Nestle SA (based in Switzerland) this week is expected to name CFO Paul Polman as its new CEO, according to numerous media reports. [Update: Oops. They picked Paul Bulcke instead. The challenges below remain relevant.] So what’s the situation that the new CEO faces? Here are some clues, gleaned from various articles in The Wall Street Journal:
Problem: Nestle is the world’s biggest food company (2006 sales of $78.6 billion) but lags the industry in profit margin (13.5% on food).
Problem: An acquisition binge — from Dreyer’s ice cream and Ralston pet food to Jenny Craig weight-loss programs and Gerber baby food — has produced a company so big that it’s unwieldy and sluggish. Weak divisions are being put on a “value destroyers” list (ouch!) that’s reviewed by the executive committee at monthly meetings.
Problem: Too many unprofitable brand variations. Current CEO Peter Brabeck discovered last year that the food maker was churning out 130,000 variations of its brands, and 30% weren’t making money. So he pushed to jettison weaker brands.

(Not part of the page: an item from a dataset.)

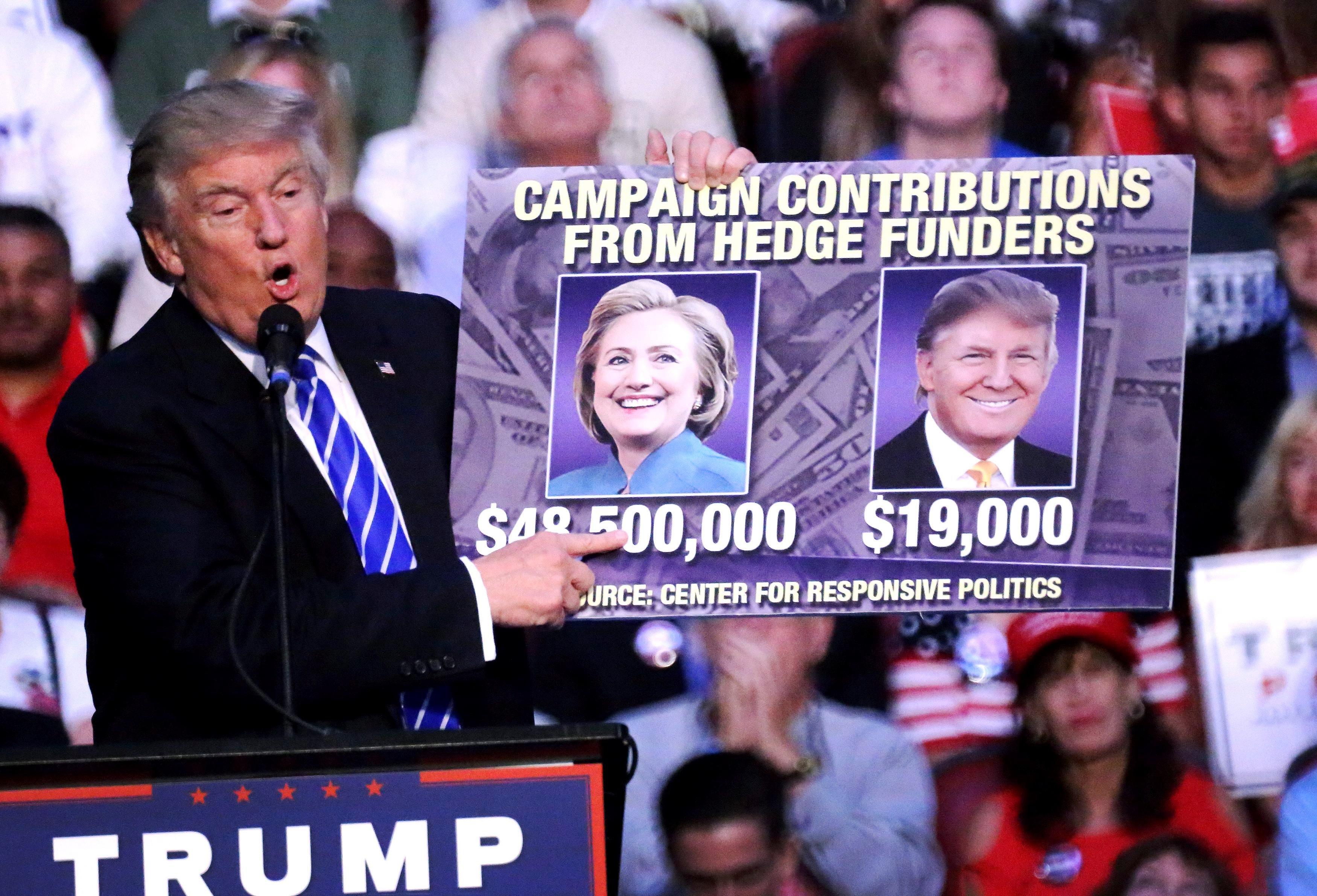 Доналд Тръмп показва колко пари е получил за кампанията си той и колко опонентът му за Белия дом Хилари Клинтън от хедж фондове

Problem: Organizational complexity; the org chart is a thicket of arrows, boxes and subsidiaries, which are being pruned.
Future decision: Whether to buy the rest of consumer-products titan L’Oreal SA (Nestle already owns 29%).
Innovation: Brabeck appointed a new head of innovation (Werner Bauer) and told him to be pickier about which ideas to pursue. The CEO now tracks Nestle’s 10 most promising innovations at monthly meetings. Bauer has slashed the number of new projects by about half.
Technology: CEO Brabeck hopes to finish one of his biggest projects: implementation of a modern ERP system (from SAP AG). The project started in 2002.
Polman’s challenge: Having “already gone after the low-hanging fruit, he could have a tough time squeezing more growth out of the huge company.”